The Ford administration and the city's top cop are on a collision course over the 2013 police budget, with the force revealing Thursday that it plans to break the hiring freeze it has been under for the past two years.
The mayor and Chief Bill Blair are already sparring over Ford's demand that all city departments commit to a zero per cent budget increase in 2013. Blair said last week capping spending at the $933.8 million approved in 2012 would require layoffs next year, because the force needs $30 million for raises included in the latest police union contract.
But at a meeting of the city budget committee Thursday, police financial director Angelo Christofaro revealed that Blair's preliminary plans for 2013 also call for hiring roughly 200 officers. Each of the previous two years, Blair agreed to Ford's request to defer hiring any new recruits.
The new hires eyed for next year would cost $10 million, and would allow police to maintain current staffing levels by keeping pace with the number of service members expected to retire or resign in 2013.
As a result of the two-year freeze, staffing levels have fallen from 5,587 in 2010 to around 5,400 officers in 2012, as service members who leave the force are not replaced.
Police spokesperson Mark Pugash warns it would be unwise to allow the force to shrink any further, but stops short of saying it would pose a risk to public safety.
"If we didn't recruit next year, we would be down 400 [from the council-approved complement of 5,600]. And that is an enormous amount," he says. "I'm not going to speculate on what might happen were we to get to that position. But by anyone's estimate, to be down 400 officers would present significant problems."
Pugash says the ban on new hires hasn't compromised public safety so far because Chief Blair has successfully re-allocated resources to ensure frontline service isn't affected.
"We've managed that year after year after year, but the extent to which that can be continued is difficult to say," says Pugash.
Councillor Michael Thompson, vice-chair of the Toronto Police Services Board, isn't convinced that continuing the hiring freeze would be dangerous.
"I don't buy the argument that more police officers make the city a safer place," Thompson says. "Clearly having more police officers is helpful, but a combination of things are needed."
The councillor argues that reducing poverty and providing young people with adequate jobs and housing are also key to fighting crime.
Budget chair Councillor Mike Del Grande, who appealed to the police board last week to hold the line on spending, also argued there is no indication that a complement of 5,200 officers would be unsafe.
"There's been absolutely no study that I'm aware of that said you need x or you need y," he told reporters Thursday. "Maybe we need 10,000, I have no idea."
The high profile gun violence at the Eaton Centre and on Danzig St. this summer has put the spotlight on the number of officers on Toronto streets, which at roughly 200 per 100,000 population ranked 25th in a study of 60 North American and Australian cities in 2011.
Following those shooting sprees, the force deployed 320 extra service members in high priority neighbourhoods at no cost to the city by mandating overtime for some officers.

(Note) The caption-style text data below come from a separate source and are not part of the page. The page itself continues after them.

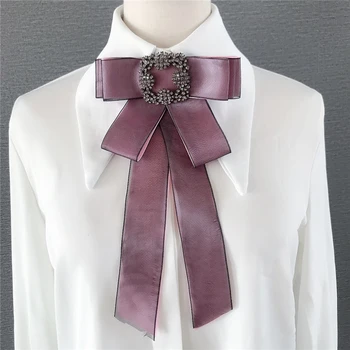 Британска жена сватбена риза за бизнес партита, папийонка, госпожа скоба за лента, игли, вратовръзка, красиви бижута, изработени от сплав, шик вратовръзка-пеперуда с кристали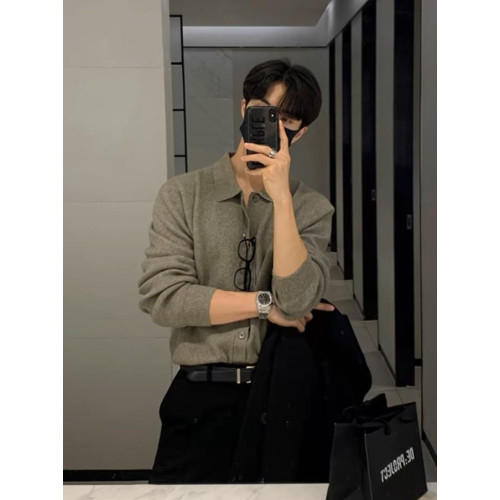 高級感綠色針織開衫男美式復古繙領工裝外套單排釦坑條紋毛線衣潮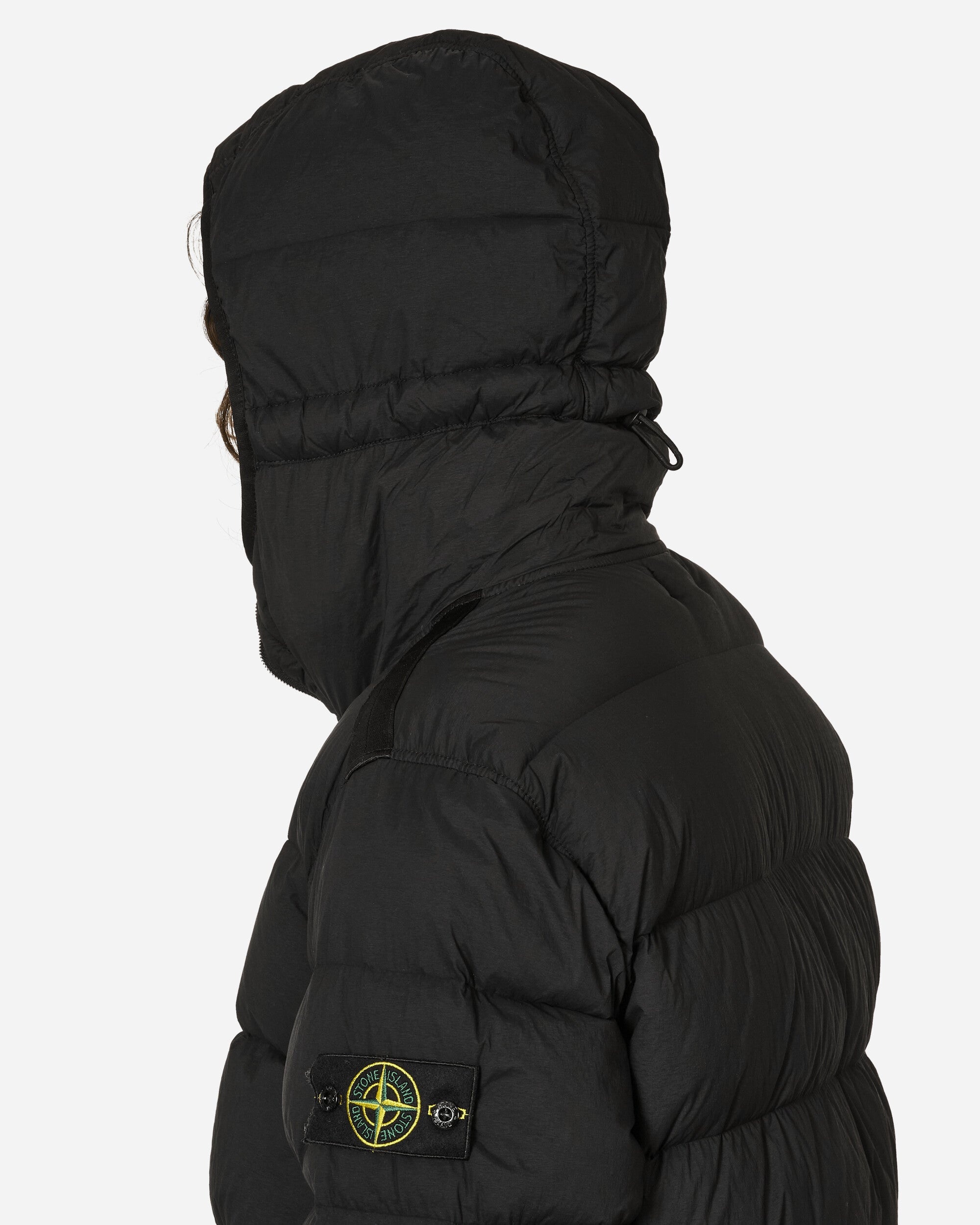 Stone Island Seamless Tunnel Nylon Hooded Down Jacket Black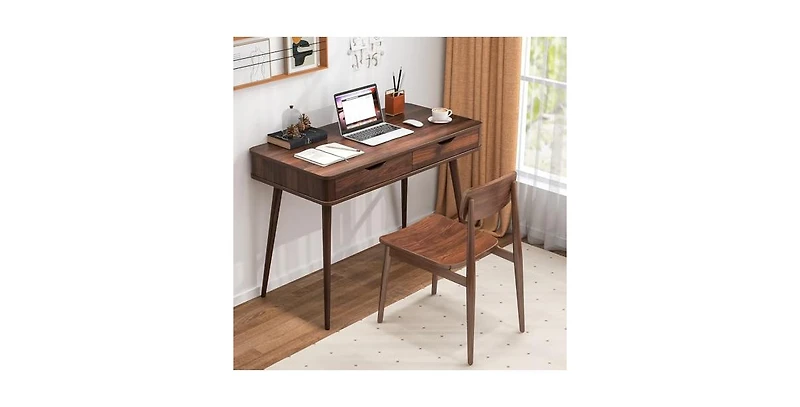 Mecale 43.5 Inch Computer Desk with 2 Drawers for Small Spaces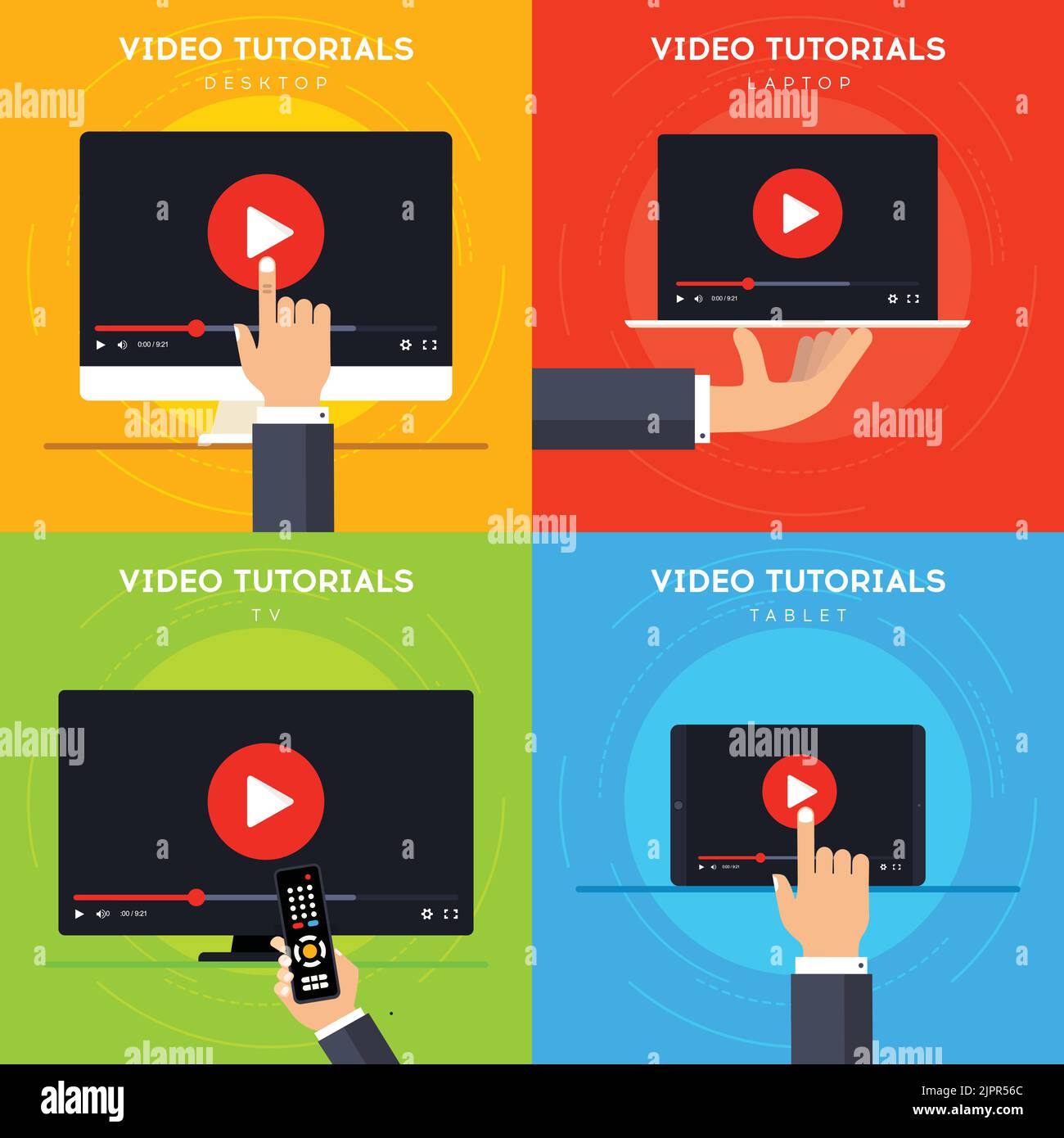 Concetti dei tutorial video. Formazione online su PC desktop, notebook, TV e tablet. Apprendimento digitale in stile cartoon. Conferenza e webinar su Internet Illustrazione Vettoriale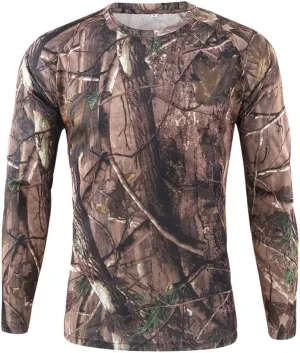 Long Sleeve Camo T-Shirt for Men Military Camouflage Athletic Compression Shirt Workout Gym Sports Quick Dry Hiking Shirts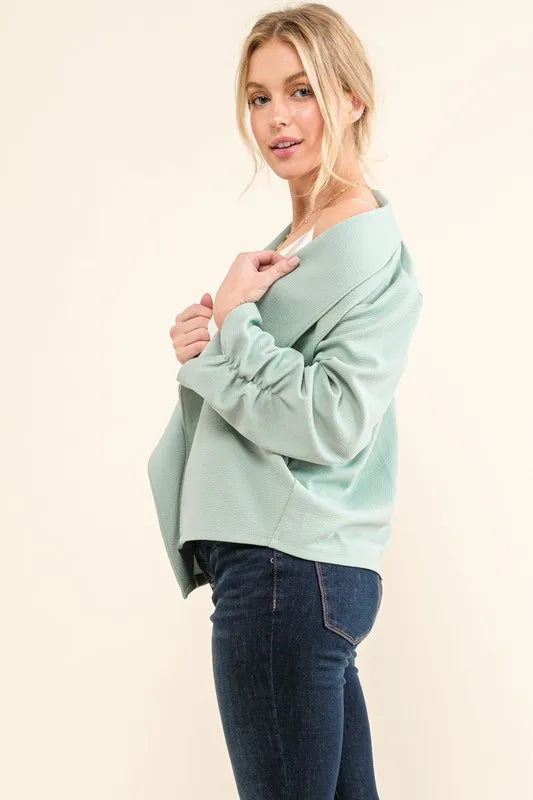 Stretch Open-Front Blazer - Ruched Pocketed Non-Wrinkle 4ef30889be3d41a4af3738ea1b326a40-Max-Origin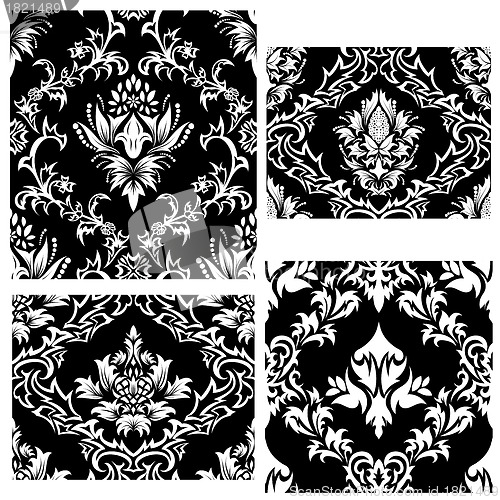 Image of seamless damask patterns set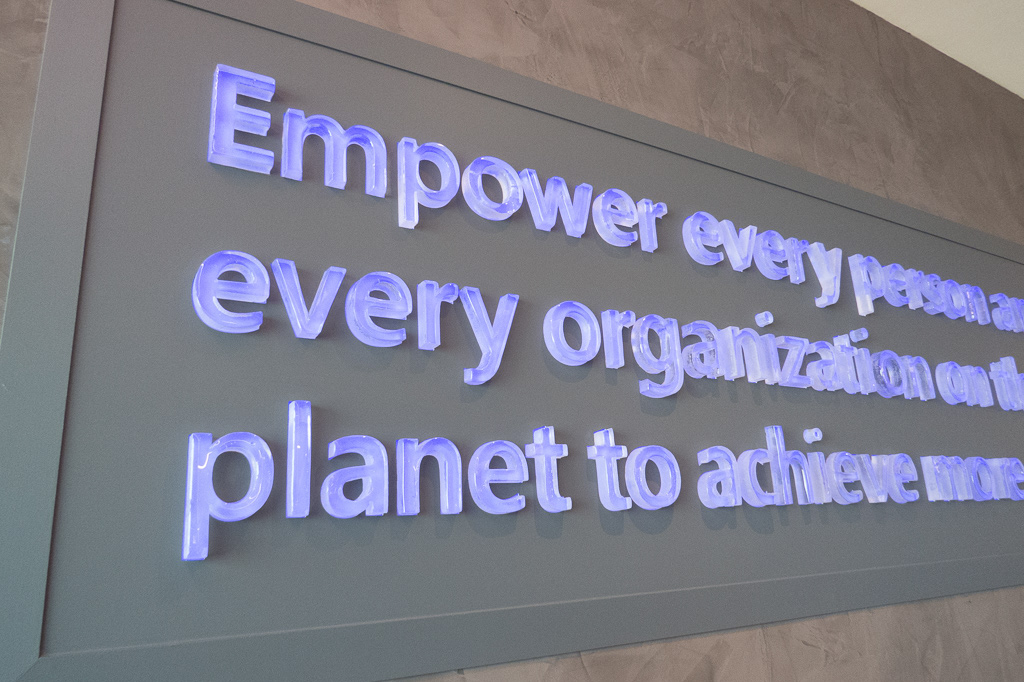 Cast lead crystal letters for Microsoft Experience Center, Atlanta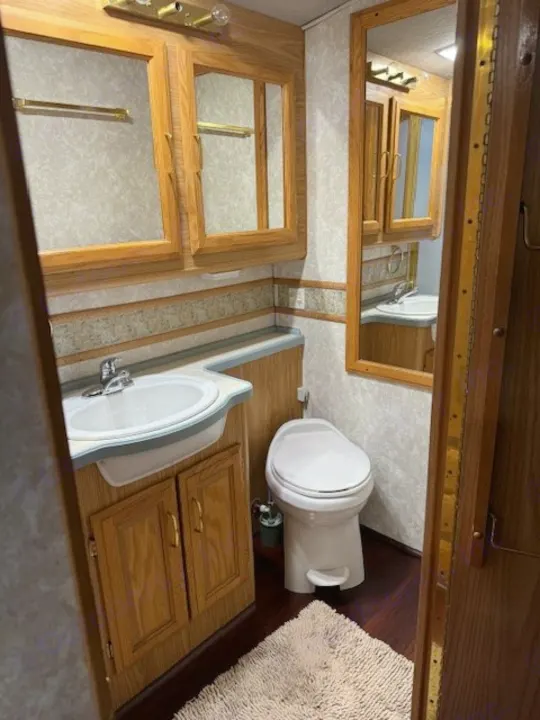 Inside an RV rental: a compact bathroom featuring a sink, toilet, mirror, and wooden cabinetry. Ready for travel comfort.. Fleetwood 39/MH 2000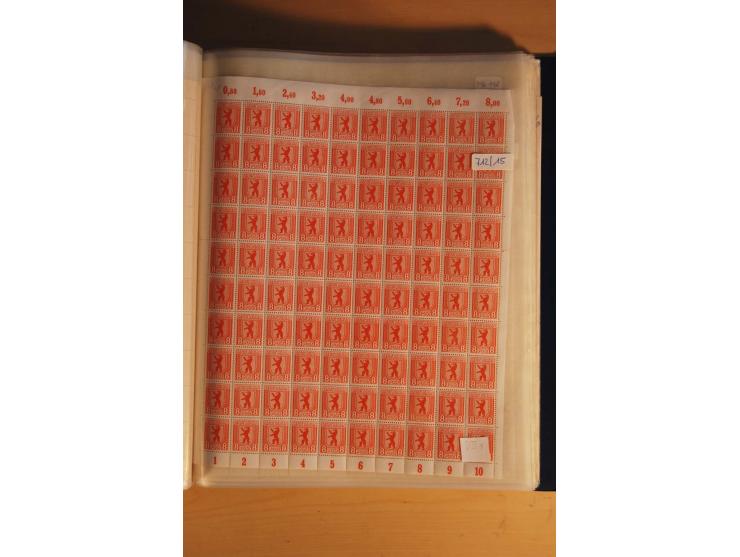 1945/48, Bogensammlung mit u.a. Mi.-Nr. 29-40y, 37za und 39za, Bogensignatur Kramp BPP, und 206wbx, jeder Wert sign. Paul BPP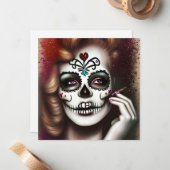 砂糖スカル ウーマン ダーク グランジ ゴシック スチーム ノートカード (正面/裏面インサイチュ)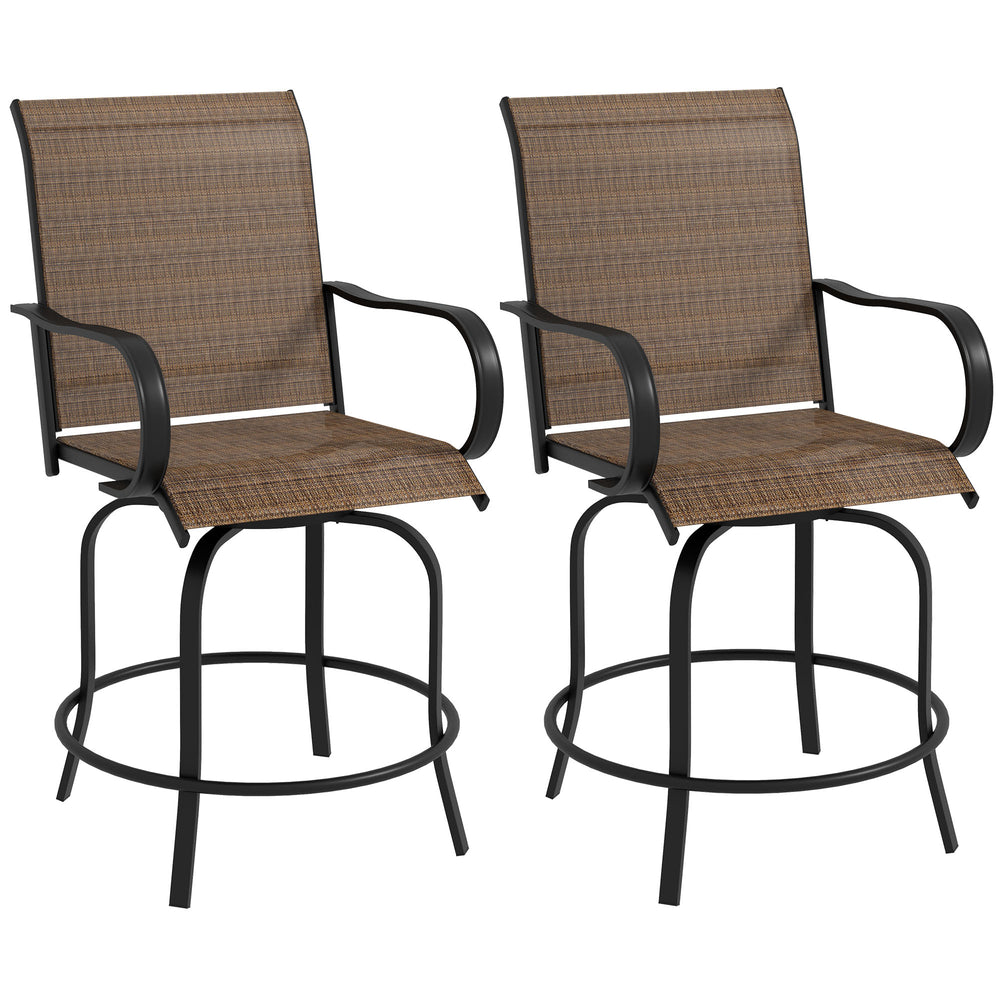 Set of 2 outdoor bar stools, brown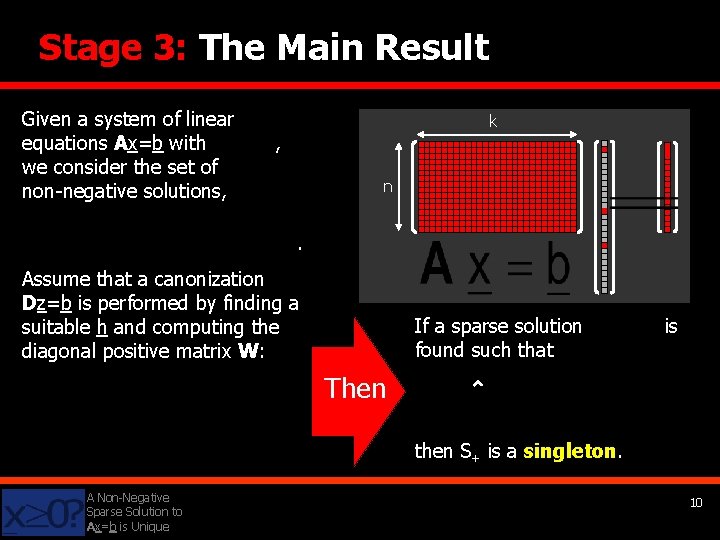 Stage 3: The Main Result Given a system of linear equations Ax=b with we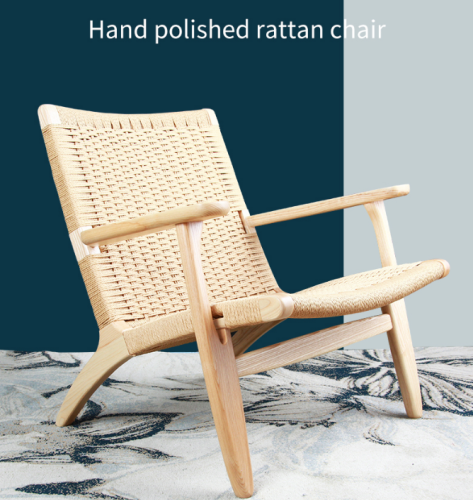 Hans Wegner wood natural rattan Chair knitted paper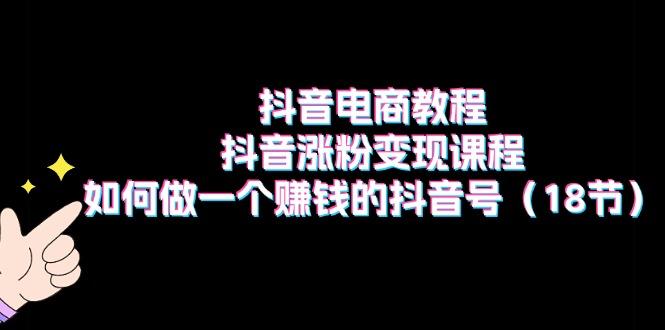 抖音电商教程：抖音涨粉变现课程：如何做一个赚钱的抖音号(18节-康仁安资源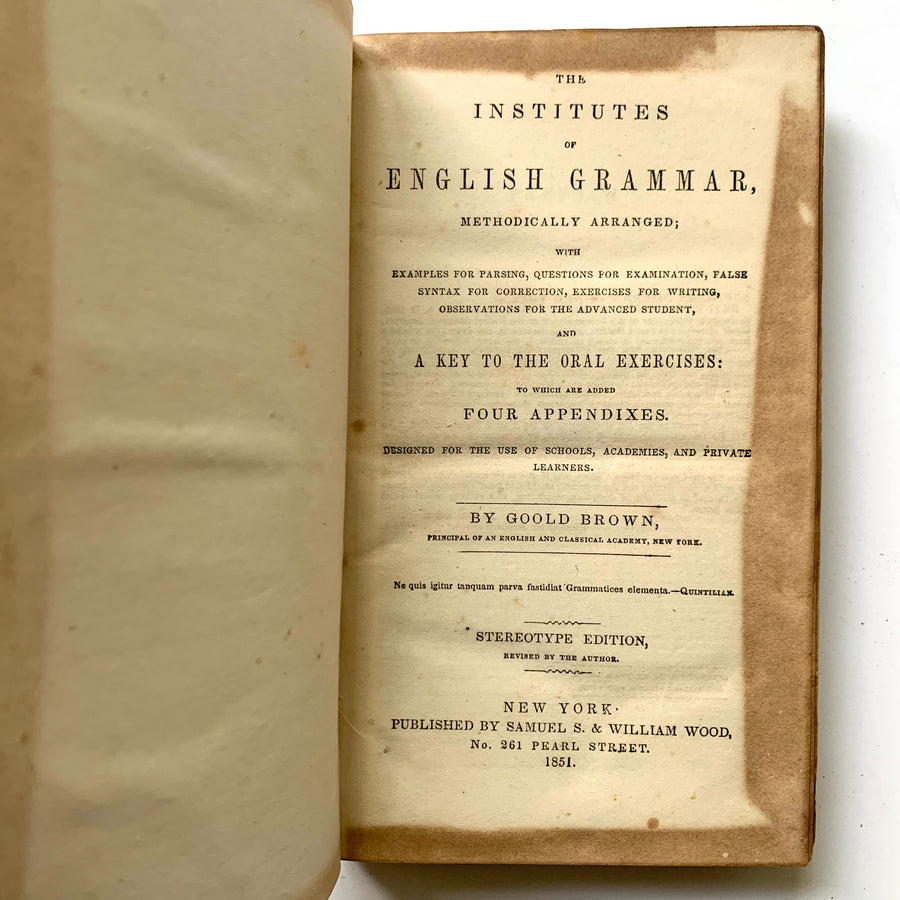 1851 - The Institutes of English Grammar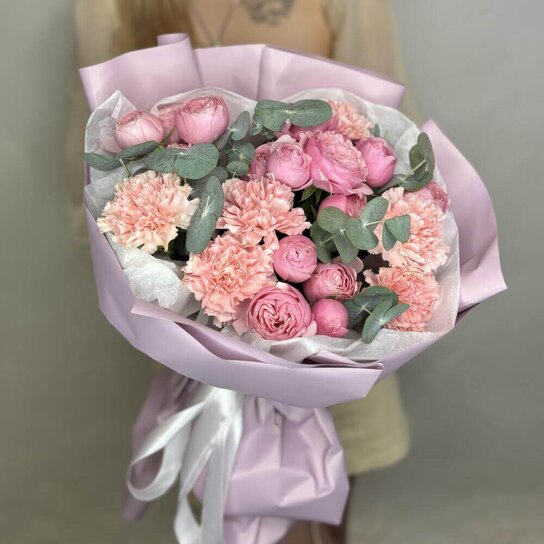 Авторский букет №272 из стойких диантусов и пионовидной розы Фото 3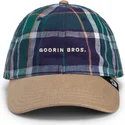 goorin-bros-curved-brim-hardly-working-papa-cap-madras-the-farm-navy-blue-and-brown-snapback-cap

Ford himself asked the province to put up cash to hire more police, only to be turned down by Premier Dalton McGuinty.
During last year's budget deliberations, Ford instructed all city divisions to slash spending by 10 per cent in 2012. While several departments missed that target, the police were the only one to win a small increase, of .6 per cent.
In an indication of the Ford administration's intent to take a hard line with police finances this time around, on Thursday the budget committee, which is dominated by the mayor's allies, refused a routine request to re-allocate $1.8 million to the police to reflect a new pay agreement with the force's senior officers. The money had already been set aside in the 2012 budget.
The request will now go to the mayor's executive committee for consideration, but budget committee member Councillor Peter Milczyn hopes it is turned down. He says the force should be able to come up with the money itself by finding efficiencies.
"The city isn't in a position to continually increase their budget," Milczyn said.